Hello. I have a question about modelling best practices when it comes to using a predictor that only applies to a given subpopulation of my dataset.
To be more specific, I am trying to predict result_A of a patient based on result_B. Here I also use other predictors such as age, gender and so on that are also available for all rows (patients) in the table.
However, I also want to incorporate previous_result_A to take into account clinical history which is obviously super important. The thing is not all rows will have previous_result_A, because not all patients would have done the test before. I did a bit of snooping around here and am under the impression that all I need to do is to create another column with 0 for rows that don't have previous_result_A and 1 otherwise, and then fill in the blanks in previous_result_A with 0 or some constant.
As a beginner, I'd just like a bit of clarification that that is indeed the way to proceed. And also whether that approach is applicable to all models. Thanks.
Good question, will save a lot of headaches. Take the simplest case
Y \sim X + \epsilon
in which the response variable Y depends only on the treatment variable X plus some error term \epsilon.
X can be continuous, categorical, ordinal or binary.
There is a crucial difference between binary 1/0 and continuous 1/0; one is a logical value and the other is numeric. In the case of previous_result_A it's the difference between TRUE/FALSE (did or did not have a test) and 14/0 which means did have test & test result was 14 and did not have test & test result was 0.
Without knowing the overall study design it's hard top say more that X:boolean may or may not be useful. If it does discriminate among the study population in a useful way, then you subset and use the previous_result_A continuous value in a separate model.

■ ACTIVITIES ■
a. From the forum thread on modeling with a predictor that only some patients have, quote everything from "Good question, will" down to "a separate model.".
b. Write what comes next in the forum thread on modeling with a predictor that only some patients have, picking up after its final sentence.

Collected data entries

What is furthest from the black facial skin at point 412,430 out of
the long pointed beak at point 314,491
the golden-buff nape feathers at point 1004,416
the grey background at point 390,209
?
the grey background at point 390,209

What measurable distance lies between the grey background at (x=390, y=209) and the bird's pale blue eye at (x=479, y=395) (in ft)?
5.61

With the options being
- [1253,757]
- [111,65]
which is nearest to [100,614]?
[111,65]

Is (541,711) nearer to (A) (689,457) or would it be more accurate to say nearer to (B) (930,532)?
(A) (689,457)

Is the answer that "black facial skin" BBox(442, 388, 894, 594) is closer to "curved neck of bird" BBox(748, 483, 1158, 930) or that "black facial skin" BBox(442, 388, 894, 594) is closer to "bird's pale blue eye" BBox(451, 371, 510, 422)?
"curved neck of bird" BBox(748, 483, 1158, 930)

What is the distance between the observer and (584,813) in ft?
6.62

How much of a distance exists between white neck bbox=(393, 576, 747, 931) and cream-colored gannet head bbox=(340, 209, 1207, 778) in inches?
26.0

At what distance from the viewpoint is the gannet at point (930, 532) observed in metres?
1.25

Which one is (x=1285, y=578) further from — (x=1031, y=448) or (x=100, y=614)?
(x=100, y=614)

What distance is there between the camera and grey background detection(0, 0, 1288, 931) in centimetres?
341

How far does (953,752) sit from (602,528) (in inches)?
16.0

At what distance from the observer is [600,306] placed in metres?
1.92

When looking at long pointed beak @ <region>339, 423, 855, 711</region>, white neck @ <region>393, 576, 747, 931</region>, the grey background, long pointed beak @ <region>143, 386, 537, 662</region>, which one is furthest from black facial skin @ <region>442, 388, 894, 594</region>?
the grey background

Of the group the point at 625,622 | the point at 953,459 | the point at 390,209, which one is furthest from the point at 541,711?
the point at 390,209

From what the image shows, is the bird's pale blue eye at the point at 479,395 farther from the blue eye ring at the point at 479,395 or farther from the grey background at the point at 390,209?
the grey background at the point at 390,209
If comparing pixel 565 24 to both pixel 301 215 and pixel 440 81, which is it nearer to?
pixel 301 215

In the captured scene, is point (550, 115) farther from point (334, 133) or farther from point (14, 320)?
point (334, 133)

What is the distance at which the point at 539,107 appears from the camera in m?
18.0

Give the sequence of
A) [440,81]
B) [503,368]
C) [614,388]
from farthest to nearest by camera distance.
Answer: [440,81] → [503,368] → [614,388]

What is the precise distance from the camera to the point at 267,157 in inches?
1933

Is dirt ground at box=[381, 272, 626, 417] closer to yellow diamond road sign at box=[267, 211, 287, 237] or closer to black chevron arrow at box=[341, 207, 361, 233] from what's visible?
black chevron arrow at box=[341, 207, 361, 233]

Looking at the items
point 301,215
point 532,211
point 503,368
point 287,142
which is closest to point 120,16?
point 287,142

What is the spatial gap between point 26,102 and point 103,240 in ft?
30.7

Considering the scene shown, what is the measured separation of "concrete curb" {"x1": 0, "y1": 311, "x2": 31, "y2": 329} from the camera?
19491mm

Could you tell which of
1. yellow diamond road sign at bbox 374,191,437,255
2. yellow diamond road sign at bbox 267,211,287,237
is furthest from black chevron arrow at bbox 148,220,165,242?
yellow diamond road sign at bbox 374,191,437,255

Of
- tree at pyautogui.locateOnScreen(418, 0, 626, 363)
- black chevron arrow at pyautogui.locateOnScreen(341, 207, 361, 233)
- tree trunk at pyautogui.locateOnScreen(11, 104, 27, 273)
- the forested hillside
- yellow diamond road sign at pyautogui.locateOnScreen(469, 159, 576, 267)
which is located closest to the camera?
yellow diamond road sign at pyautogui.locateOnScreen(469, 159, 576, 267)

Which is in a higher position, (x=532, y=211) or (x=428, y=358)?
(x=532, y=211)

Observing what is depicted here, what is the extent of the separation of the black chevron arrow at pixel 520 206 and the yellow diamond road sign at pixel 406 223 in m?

■ RESPONSE LIST ■
a.
Good question, will save a lot of headaches. Take the simplest case
Y \sim X + \epsilon
in which the response variable Y depends only on the treatment variable X plus some error term \epsilon.
X can be continuous, categorical, ordinal or binary.
There is a crucial difference between binary 1/0 and continuous 1/0; one is a logical value and the other is numeric. In the case of previous_result_A it's the difference between TRUE/FALSE (did or did not have a test) and 14/0 which means did have test & test result was 14 and did not have test & test result was 0.
Without knowing the overall study design it's hard top say more that X:boolean may or may not be useful. If it does discriminate among the study population in a useful way, then you subset and use the previous_result_A continuous value in a separate model.

b.
Thank you for your response. All my predictors are continuous (except gender obviously), and they only have positive (non zero) results. previous_result_A will also be continuous and positive but will be blank when a patient hasn't done that test before.
I'm wondering if you could elaborate a bit on what you meant by:
"if it does discriminate among the study population" - what I understand you meaning here is that if clinical history exists is a Boolean value then all is good, previous_result_A is simply 1 or 0, however if the actual value matters,
"subject and use the continuous value in a separate model" - is that correct?
I'm new to modelling and unsure about how to even get started here with number 2 (or what it really means), any resources you could point me towards? Or helpful advice you could share?
Let previous_result_A be a continuous, X_i in the Y \sim X_i ... X_j + \epsilon model. As the model is examined in stepwise fashion, the analyst will either discard or keep X_i depending on its \alpha and explanatory power in terms of the test statistic.
Applying that model to the subset with TRUE previous_result_A and using the continuous values of X_i, a decision can be made whether the variable has explanatory power.